Suggestions of experts
Ramit Sethi, the author of “I Will Teach You To Be Rich” suggests that one should spend one’s income in definite streams of expenses. The first thing that he recommends is that people should create a budget and then stick to it in a steadfast manner. To start with, he asks people to spend the majority of their income – amounting to as much as 50 to 60 per cent – for the fixed expenses. This includes costs such as rents and/or mortgages, various utilities, bills to be paid for cell phone calls, insurance, payments for private vehicles, and other miscellaneous expenditure such as groceries, internet, and clothes, etc.
Next, Sethi says that 10 percent of one’s income should be dedicated to making investments from the money that is left after paying the taxes. As far as savings are concerned, Sethi states that 5-10% should be kept aside for the purpose. Young people can save up for a variety of purposes such as going on a vacation, making down payment on the house that they have always wanted to buy. Savings also come in handy during the wedding or at times of emergency. Sethi says that the remainder of the money should be used for guilt-free expenses.
He feels that every person needs to spend on fun and expects young people to do it more often than others would. This segment includes expenses such as going to bars, going to see a movie, attending a game or using cabs, etc. Going by this approach, it would not be unwise to suggest that Sethi exhorts people to spend more money on things that they love and less on things that they dislike, and still be able to save some money that would come in handy later on. Bill Schultheis, who has authored “The Coffeehouse Investor – How to Build Wealth, Ignore Wall Street, and Get On with Your Life” has his own take on this issue.
Schultheis proposes that people should save for later but they should also invest some money for the present. He prioritizes areas such as mutual funds and stock markets for young people, provided they are interested in the same. He says that 10% of youngsters’ money should be used for investment – it does not matter what kind of form it is. He also says that young investors should not shy away from the prospect of losing their money in the stock market. Any loss suffered in the present would only make them wise in the future.
The author of “FAFSA Made Easy: Getting the Most Out of College Financial Aid” Arthur Isabella suggests that a 50-30-20 plan should be followed by young people. Isabella says that 50% should be dedicated towards regular expenses, 20% should be for debts and retirement savings and the remainder of the money should be used for recreational activities. He says that one should recognize the basic fact that all our expenses are related. Considering the critical condition of the job market he recommends that there be three kinds of budgets – one for good times, one for normal times, and one for when nothing is working.

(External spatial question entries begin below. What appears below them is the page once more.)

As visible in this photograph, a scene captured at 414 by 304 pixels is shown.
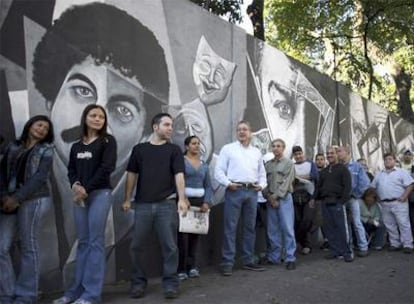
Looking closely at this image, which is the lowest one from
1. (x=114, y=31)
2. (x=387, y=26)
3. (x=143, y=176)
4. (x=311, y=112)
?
(x=143, y=176)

Importance of self-control
It is very important to be controlled in one’s expenses. Quite a few of us are lucky in the way that we inherit the virtue from our parents and it is drummed into us. With proper control over your expenses it will always be easier to maintain a leash on your spending as well. You can always use the credit card to buy something but isn’t it better to save for the same and then buy it?
It is not really worth it to pay interest on something as daily and mundane as a pair of jeans or a box of cereals. If you are not able to control your urges, it does not matter how much you earn at the end of a month – you will keep paying for them for a decade. In case you want to make sure your credit cards can be used for convenience expenses or for availing the rewards always pay the whole balance when the bill comes to you at the end of a month. Also, be sure to have only that amount of cards, which you can keep a hold of.
Be responsible for your own financial future
You should always remember this – if you have no idea as to how you can manage your own money others will always find ways to wreck your ship. Some of them can have bad intentions such as financial planners who work on the basis of commissions and operate in a Machiavellian manner. Others might have only your good at their heart but they have no idea of what they are doing. Among them could be your own family members who might wish you buy a house but have no knowledge as to how you would pay off the mortgage.
There are certain other things that you should keep in mind:
- You should know where your money is going. Read “5 Easy Ways to Plan Your Spending and Increase Your Saving“.
- Create an emergency fund
- Retirement planning should be as quick as possible
- Understand taxes
- Have a healthy lifestyle
- Get as much insurance as possible.